Identity Provider routing rules
Identity Provider (IdP) routing rules enable you to direct end users to identity providers based on the user's location, device, email domain, attributes, or the app they are attempting to access.
You can create a rule for each of your providers or for different combinations of user criteria. When an end user attempts to sign in, the active rules are evaluated, and the first one that the user matches is applied.
IdP routing rules are useful in the following scenarios.
- On-network vs. off-network: You can maintain alternate or legacy authentication for off-network users and use Okta for on-network users.
- Mobile users: Mobile users, identified by device, can route authentication to a third-party identity provider with specific functionality.
- Hub-and-spoke organizations: These organizations may manage users, Active Directories, policies, apps, and workflows in one of the "spoke" organizations, but require access to the central organization for certain apps, such as Workday, for other reasons. Users can authenticate from an app using a service provider-initiated flow to the "hub" organization which uses routing rules to authenticate into the "spoke" organization seamlessly. (If you have more than one Okta org, you can use separate identity providers for each org to keep groups of users separate.)
- Desktop SSO: You can route desktop users to Integrated Windows Authentication (IWA) and mobile users to Okta for authentication.
- Multiple customer organizations: You can send users from multiple orgs to a different org for authentication, based on the email subdomain.
- Required discovery by user attribute: In some B2B scenarios where the email domain does not necessarily correlate to the identity provider, you can direct authentication based on user attributes.

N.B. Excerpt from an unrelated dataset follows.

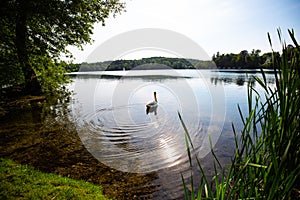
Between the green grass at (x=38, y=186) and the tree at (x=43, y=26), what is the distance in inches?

When IdP routing rules are configured to select a provider based on the end user's domain or attributes, the end user sees a modified sign-in screen that accepts the email and short names. If you configured multiple providers for a rule, the end user sees a list of available IdPs. The sign-in is evaluated against the set criteria and the user is redirected to the appropriate sign-in screen for the desired identity provider.
If you configured multiple providers for a rule and the primary factor in your Global Session Policy is Password / IDP, the end user sees fields for their username and password and a list of available IdPs.
Routing rules improve the end-user sign-in experience, but they don't provide security enhancements. You need to configure user authentication policies for your IdPs independently of your routing rules.